### Materials provided:
◇ ◇ ◇ ◇ ◇

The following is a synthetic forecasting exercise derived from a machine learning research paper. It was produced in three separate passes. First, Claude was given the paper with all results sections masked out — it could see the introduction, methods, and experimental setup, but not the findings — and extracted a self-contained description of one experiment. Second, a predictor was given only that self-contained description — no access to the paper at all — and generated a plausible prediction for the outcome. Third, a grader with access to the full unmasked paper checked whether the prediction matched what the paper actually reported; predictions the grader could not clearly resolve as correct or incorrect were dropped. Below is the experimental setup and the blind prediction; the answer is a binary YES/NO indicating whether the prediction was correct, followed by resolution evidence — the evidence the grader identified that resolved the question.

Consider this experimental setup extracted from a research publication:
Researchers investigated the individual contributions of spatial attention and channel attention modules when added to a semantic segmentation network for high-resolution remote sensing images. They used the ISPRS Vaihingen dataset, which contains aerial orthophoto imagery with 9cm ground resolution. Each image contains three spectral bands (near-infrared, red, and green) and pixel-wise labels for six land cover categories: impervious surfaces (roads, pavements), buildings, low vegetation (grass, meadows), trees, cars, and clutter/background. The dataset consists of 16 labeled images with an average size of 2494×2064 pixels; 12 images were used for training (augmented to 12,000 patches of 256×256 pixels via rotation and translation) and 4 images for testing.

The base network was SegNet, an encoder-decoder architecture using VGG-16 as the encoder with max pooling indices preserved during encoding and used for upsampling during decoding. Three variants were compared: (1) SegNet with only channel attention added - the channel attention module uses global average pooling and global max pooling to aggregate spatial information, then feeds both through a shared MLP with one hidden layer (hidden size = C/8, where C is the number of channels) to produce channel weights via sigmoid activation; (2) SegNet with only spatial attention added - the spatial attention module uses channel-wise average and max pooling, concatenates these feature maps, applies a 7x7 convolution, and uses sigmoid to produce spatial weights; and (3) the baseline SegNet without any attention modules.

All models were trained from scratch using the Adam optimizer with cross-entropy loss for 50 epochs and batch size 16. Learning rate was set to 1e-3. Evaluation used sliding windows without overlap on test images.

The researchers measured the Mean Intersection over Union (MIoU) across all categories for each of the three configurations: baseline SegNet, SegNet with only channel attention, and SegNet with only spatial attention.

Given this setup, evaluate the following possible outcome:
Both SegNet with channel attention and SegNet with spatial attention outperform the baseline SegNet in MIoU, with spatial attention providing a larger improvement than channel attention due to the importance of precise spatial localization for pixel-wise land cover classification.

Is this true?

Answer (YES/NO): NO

◇ ◇ ◇ ◇ ◇

### Exercise goal:
What is needed is every line from the data above that includes the string "MIoU", copied out.

### Task response:
The researchers measured the Mean Intersection over Union (MIoU) across all categories for each of the three configurations: baseline SegNet, SegNet with only channel attention, and SegNet with only spatial attention.
Both SegNet with channel attention and SegNet with spatial attention outperform the baseline SegNet in MIoU, with spatial attention providing a larger improvement than channel attention due to the importance of precise spatial localization for pixel-wise land cover classification.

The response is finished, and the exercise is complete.